Normal bone metabolism is a sequence of bone turnover (osteoclast activity) and formation (osteoblast activity).

Bone Metabolism functions largely involve the homeostasis of calcium and phosphate.

Bone Metabolism Regulators

Bone metabolism is regulated by:

  • Hormones:
    • Parathyroid hormone (PTH)
    • Calcitonin
    • Sex Hormones (estrogen, androgens)
    • Growth Hormone
    • Thyroid Hormones
  • Steroids:
    • Vitamin D
    • Gluco-corticosteroids


  • More than 99% of the body’s calcium is stored in bones.
    • Approximately 400 mg of calcium is released from bone daily.
  • Calcium absorption:
    • Calcium is absorbed in the duodenum by active transport.
    • Calcium is absorbed in the jejunum by passive diffusion.
  • Primary homeostatic regulators of serum calcium are PTH and 1,25(OH)2-vitamin D3.

Dietary requirement of calcium:

  • Approximately 600 mg/day for children.
  • Approximately 1300 mg/day for adolescents and.
  • young adults (ages 10-25 years).
  • 750 mg/day for adults (ages 25-50 years).
  • 1200-1500 over the age of 50.
  • 1500 mg/day for pregnant women.
  • 2000 mg/day for lactating women.
  • 1500 mg/day for postmenopausal women and for.
  • patients with a healing fracture in a long bone.


  • A key component of bone mineral:
    • Approximately 85% of the body’s phosphate stores are in bone.
  • Also important in enzyme systems and molecular interactions as a metabolite and buffer.
  • Daily requirement is 1000 to 1500 mg.

Parathyroid hormone (PTH)

  • PTH is synthesized in and secreted from chief cells of the (four) parathyroid glands.
  • PTH helps regulate plasma calcium.
    • Decreased calcium levels in extracellular fluid stimulate β2 receptors to release PTH, which acts at the intestines, kidneys, and bones.
  • PTH directly activates osteoblasts.
  • PTH:
    • Modulates renal phosphate filtration.
    • May accentuate bone loss in elderly persons.
    • PTH-related protein and its receptor have been implicated in metaphyseal dysplasia.

Vitamin D

  • It’s activated by ultraviolet radiation from sunlight or utilized from dietary intake.
  • Vitamin D hydroxylated to 25(OH)-vitamin D3 in the liver, and hydroxylated a second time in the kidney to one of the following:
    • 1,25(OH)2-vitamin D3, the active hormone.
    • 24,25(OH)2-vitamin D3, the inactive form.
  • 1,25(OH)2-vitamin D3 works at the intestines, kidneys, and bones.
  • It maintains normal serum calcium levels by activating osteoclasts for bone resorption and increasing intestinal absorption of calcium (increase serum Ca++)
  • And promotes the mineralization of osteoid matrix.


  • Calcitonin produced by clear cells in the parafollicles of the thyroid gland.

→ **Activity 1**
Reproduce word for word the part of the bone metabolism notes starting at "Parathyroid hormone (PTH)" and ending at "in metaphyseal dysplasia.".
→ **Activity 2**
Answer these from the bone metabolism notes:
(a) In which cells is PTH synthesized and secreted?
(b) About what share of the body's phosphate stores is in bone?
(c) In which part of the intestine is calcium absorbed by passive diffusion?
The records have nothing to do with this text.

→ **Extracted records**
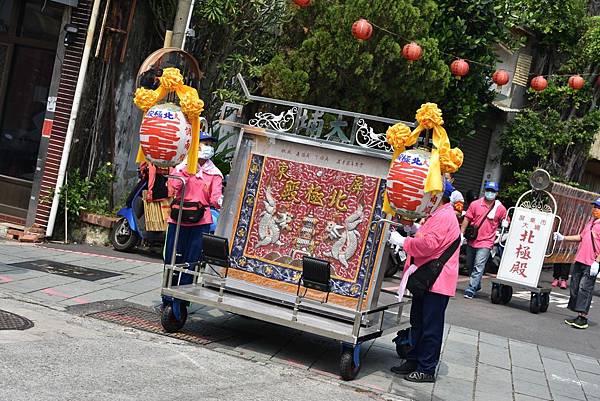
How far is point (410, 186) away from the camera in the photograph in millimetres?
6578

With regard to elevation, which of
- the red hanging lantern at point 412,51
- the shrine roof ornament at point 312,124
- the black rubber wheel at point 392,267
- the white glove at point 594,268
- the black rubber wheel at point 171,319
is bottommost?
the black rubber wheel at point 171,319

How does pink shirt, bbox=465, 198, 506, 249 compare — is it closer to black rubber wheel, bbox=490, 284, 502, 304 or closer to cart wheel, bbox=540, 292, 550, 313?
black rubber wheel, bbox=490, 284, 502, 304

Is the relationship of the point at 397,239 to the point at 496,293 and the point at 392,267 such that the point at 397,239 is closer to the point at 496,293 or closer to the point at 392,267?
the point at 496,293

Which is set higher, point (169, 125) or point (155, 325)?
point (169, 125)

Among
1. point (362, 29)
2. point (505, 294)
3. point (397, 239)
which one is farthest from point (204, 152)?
point (505, 294)

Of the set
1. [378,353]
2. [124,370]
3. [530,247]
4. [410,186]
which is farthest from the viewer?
[530,247]

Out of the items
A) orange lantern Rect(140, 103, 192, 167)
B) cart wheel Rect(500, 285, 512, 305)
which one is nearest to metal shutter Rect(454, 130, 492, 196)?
cart wheel Rect(500, 285, 512, 305)

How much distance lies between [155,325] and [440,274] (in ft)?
9.04

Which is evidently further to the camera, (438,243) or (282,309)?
(282,309)

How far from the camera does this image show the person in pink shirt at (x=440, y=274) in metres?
7.05

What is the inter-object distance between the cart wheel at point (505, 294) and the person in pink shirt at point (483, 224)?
16.6 inches

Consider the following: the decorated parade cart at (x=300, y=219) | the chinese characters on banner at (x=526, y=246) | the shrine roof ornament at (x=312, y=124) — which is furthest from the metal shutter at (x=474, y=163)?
the shrine roof ornament at (x=312, y=124)

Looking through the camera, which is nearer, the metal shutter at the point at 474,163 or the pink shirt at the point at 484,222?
the pink shirt at the point at 484,222

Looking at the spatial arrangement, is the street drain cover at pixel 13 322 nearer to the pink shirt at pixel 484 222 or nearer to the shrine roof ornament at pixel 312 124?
the shrine roof ornament at pixel 312 124
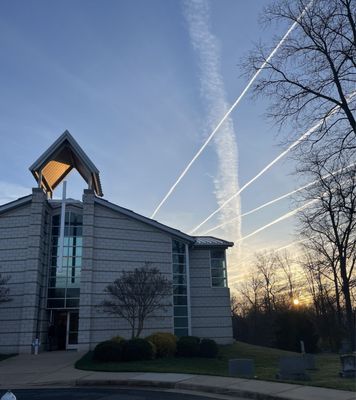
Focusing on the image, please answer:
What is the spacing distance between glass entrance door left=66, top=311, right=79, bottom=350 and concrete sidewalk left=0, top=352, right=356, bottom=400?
6.34m

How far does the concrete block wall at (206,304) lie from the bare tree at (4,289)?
12.8m

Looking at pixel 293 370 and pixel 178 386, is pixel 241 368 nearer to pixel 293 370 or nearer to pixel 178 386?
pixel 293 370

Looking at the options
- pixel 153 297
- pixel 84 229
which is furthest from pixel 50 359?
pixel 84 229

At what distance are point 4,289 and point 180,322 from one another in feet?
39.1

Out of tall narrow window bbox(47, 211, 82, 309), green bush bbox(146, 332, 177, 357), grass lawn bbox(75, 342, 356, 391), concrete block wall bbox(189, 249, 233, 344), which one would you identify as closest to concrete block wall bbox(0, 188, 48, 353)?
tall narrow window bbox(47, 211, 82, 309)

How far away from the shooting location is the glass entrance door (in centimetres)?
2877

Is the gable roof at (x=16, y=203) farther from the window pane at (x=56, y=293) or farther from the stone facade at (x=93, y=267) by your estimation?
the window pane at (x=56, y=293)

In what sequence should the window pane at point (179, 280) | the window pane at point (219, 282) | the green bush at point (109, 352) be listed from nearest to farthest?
the green bush at point (109, 352) < the window pane at point (179, 280) < the window pane at point (219, 282)

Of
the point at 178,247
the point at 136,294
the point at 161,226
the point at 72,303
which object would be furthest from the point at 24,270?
the point at 178,247

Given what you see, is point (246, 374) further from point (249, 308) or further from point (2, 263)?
point (249, 308)

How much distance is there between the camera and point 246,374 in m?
14.1

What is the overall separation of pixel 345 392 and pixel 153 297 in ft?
58.5

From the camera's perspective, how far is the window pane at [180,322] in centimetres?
3066

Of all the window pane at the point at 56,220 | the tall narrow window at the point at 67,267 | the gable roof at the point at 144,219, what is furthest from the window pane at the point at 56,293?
the gable roof at the point at 144,219
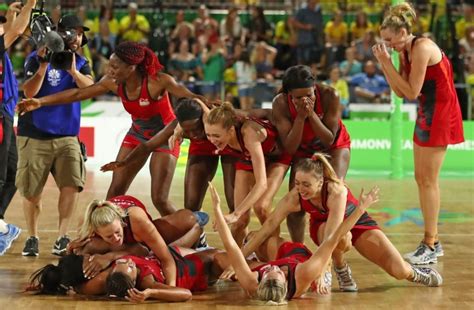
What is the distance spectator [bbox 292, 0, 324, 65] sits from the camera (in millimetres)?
19828

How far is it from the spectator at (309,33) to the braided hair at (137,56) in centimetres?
1081

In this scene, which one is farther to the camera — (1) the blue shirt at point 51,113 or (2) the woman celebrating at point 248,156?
(1) the blue shirt at point 51,113

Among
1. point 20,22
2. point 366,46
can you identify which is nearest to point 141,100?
point 20,22

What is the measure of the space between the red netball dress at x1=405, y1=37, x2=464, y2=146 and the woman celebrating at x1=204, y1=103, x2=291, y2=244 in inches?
53.5

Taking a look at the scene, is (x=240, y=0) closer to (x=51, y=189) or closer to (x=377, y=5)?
(x=377, y=5)

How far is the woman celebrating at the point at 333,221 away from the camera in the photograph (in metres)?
7.63

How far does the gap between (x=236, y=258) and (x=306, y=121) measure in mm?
1600

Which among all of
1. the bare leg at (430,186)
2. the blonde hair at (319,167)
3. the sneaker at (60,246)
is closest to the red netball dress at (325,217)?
the blonde hair at (319,167)

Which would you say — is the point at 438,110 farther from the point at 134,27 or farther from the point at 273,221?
the point at 134,27

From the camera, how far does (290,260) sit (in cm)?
754

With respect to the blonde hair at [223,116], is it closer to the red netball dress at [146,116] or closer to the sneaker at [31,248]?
the red netball dress at [146,116]

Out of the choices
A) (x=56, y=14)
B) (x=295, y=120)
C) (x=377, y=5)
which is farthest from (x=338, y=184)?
(x=377, y=5)

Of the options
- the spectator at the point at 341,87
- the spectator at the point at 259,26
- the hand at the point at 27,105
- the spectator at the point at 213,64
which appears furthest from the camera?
the spectator at the point at 259,26

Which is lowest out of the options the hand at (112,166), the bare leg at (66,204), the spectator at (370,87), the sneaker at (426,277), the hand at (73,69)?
the spectator at (370,87)
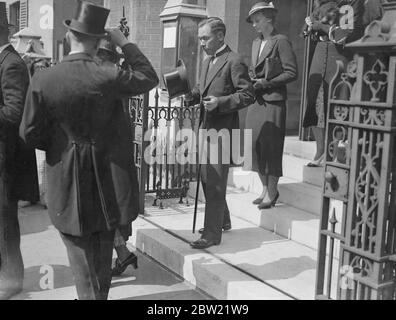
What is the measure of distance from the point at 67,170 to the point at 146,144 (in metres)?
3.01

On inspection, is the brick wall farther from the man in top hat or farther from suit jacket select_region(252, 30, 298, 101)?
the man in top hat

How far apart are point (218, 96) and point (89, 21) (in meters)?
1.95

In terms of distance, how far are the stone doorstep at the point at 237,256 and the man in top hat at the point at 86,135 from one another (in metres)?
1.32

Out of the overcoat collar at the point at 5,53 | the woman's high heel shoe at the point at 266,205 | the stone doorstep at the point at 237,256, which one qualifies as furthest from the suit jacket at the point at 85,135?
the woman's high heel shoe at the point at 266,205

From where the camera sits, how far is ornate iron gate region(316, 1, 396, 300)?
2.90 meters

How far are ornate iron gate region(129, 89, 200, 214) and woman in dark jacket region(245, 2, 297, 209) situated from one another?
123cm

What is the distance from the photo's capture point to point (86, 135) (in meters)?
3.25

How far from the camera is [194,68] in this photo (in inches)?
337

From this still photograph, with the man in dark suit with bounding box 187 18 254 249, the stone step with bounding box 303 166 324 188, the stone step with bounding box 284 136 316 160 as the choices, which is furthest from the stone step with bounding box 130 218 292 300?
the stone step with bounding box 284 136 316 160

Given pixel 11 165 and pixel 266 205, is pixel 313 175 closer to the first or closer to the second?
pixel 266 205

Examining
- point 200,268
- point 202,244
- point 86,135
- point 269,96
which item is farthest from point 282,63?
point 86,135

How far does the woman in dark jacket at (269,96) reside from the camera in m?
5.62

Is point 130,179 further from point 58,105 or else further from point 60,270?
point 60,270

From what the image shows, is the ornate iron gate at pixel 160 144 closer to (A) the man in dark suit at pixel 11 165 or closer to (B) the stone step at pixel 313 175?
(B) the stone step at pixel 313 175
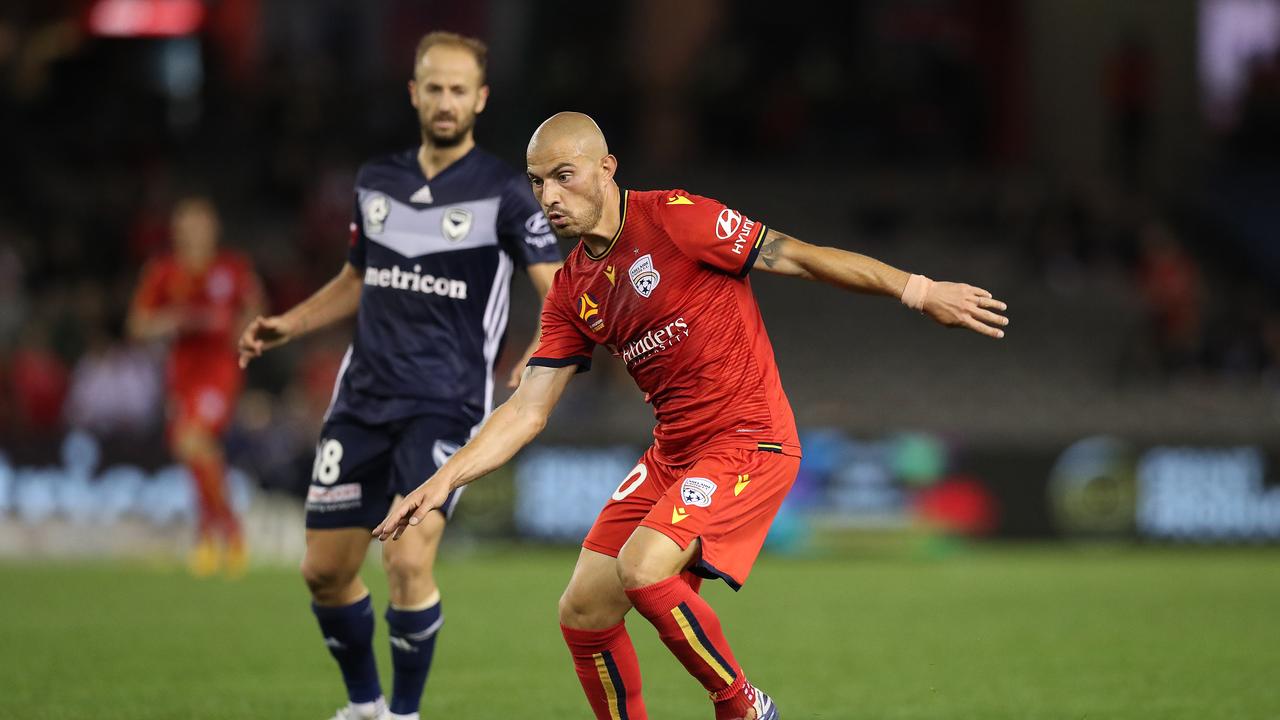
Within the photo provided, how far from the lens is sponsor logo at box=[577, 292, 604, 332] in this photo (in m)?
5.50

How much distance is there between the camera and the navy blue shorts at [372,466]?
635 centimetres

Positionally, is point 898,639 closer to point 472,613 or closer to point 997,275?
point 472,613

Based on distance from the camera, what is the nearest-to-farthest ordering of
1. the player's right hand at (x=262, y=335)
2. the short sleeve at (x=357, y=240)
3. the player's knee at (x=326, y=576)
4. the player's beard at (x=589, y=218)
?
1. the player's beard at (x=589, y=218)
2. the player's knee at (x=326, y=576)
3. the player's right hand at (x=262, y=335)
4. the short sleeve at (x=357, y=240)

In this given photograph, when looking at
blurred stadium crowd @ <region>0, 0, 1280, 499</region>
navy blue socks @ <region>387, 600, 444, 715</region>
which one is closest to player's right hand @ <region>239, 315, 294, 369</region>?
navy blue socks @ <region>387, 600, 444, 715</region>

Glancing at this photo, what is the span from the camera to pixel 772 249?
5.37 m

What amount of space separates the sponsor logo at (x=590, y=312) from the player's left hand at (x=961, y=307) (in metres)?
1.09

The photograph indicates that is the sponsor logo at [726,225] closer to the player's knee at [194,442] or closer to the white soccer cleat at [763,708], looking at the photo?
the white soccer cleat at [763,708]

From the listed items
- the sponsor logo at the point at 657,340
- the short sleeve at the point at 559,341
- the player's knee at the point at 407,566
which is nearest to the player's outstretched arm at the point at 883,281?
the sponsor logo at the point at 657,340

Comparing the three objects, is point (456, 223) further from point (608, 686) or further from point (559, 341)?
point (608, 686)

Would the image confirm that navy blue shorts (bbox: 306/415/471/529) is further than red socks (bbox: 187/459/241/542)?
No

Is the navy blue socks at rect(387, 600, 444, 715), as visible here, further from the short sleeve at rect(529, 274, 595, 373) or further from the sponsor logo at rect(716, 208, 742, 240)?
the sponsor logo at rect(716, 208, 742, 240)

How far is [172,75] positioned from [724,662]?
20.7m

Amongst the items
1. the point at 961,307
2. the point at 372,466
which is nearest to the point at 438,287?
the point at 372,466

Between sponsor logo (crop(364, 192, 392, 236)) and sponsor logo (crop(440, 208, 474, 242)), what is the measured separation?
0.80 feet
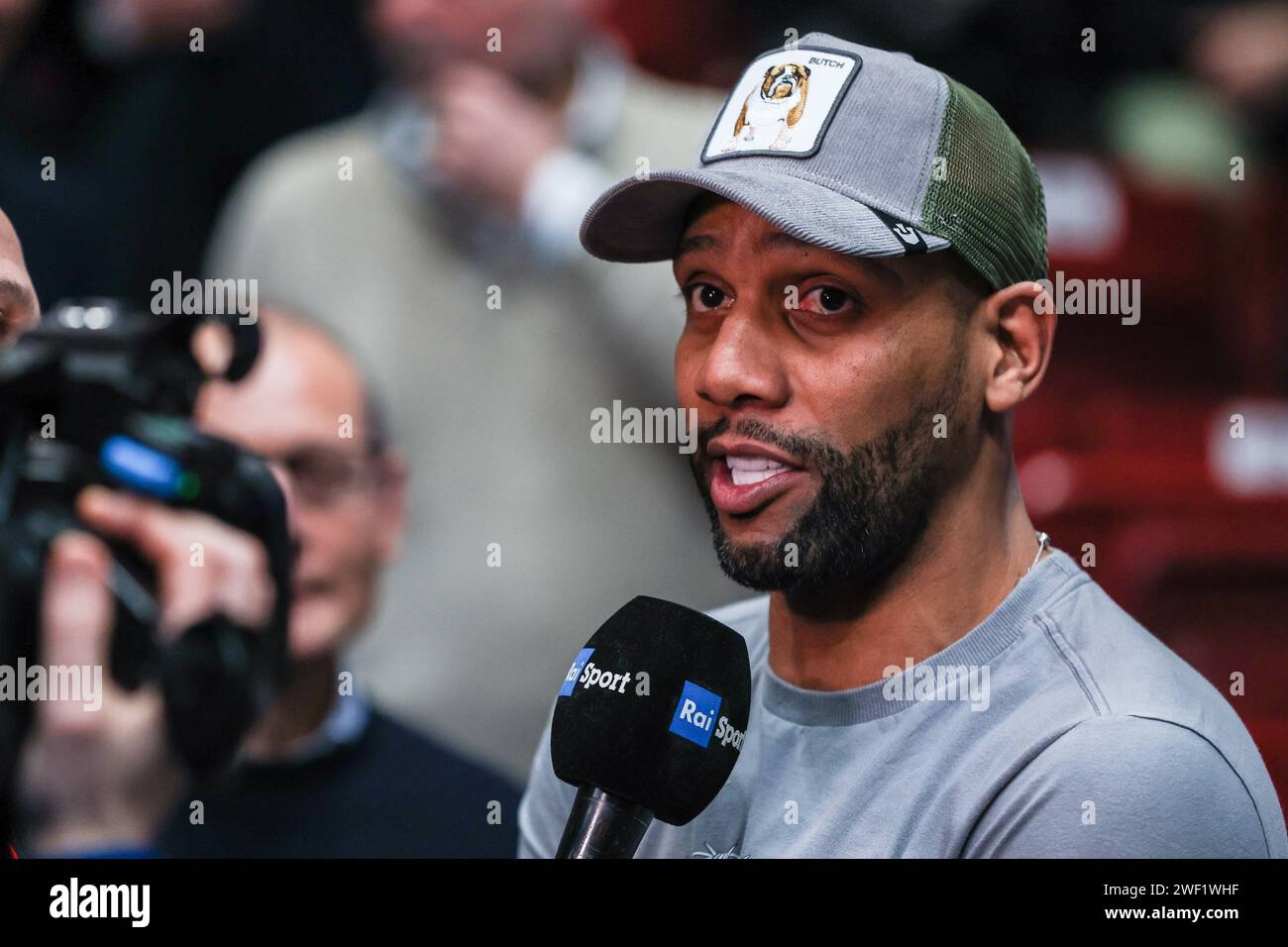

→ **Written response 1**
Parathyroid hormone (PTH)

  • PTH is synthesized in and secreted from chief cells of the (four) parathyroid glands.
  • PTH helps regulate plasma calcium.
    • Decreased calcium levels in extracellular fluid stimulate β2 receptors to release PTH, which acts at the intestines, kidneys, and bones.
  • PTH directly activates osteoblasts.
  • PTH:
    • Modulates renal phosphate filtration.
    • May accentuate bone loss in elderly persons.
    • PTH-related protein and its receptor have been implicated in metaphyseal dysplasia.

→ **Written response 2**
(a) The chief cells of the four parathyroid glands.
(b) Approximately 85%.
(c) The jejunum.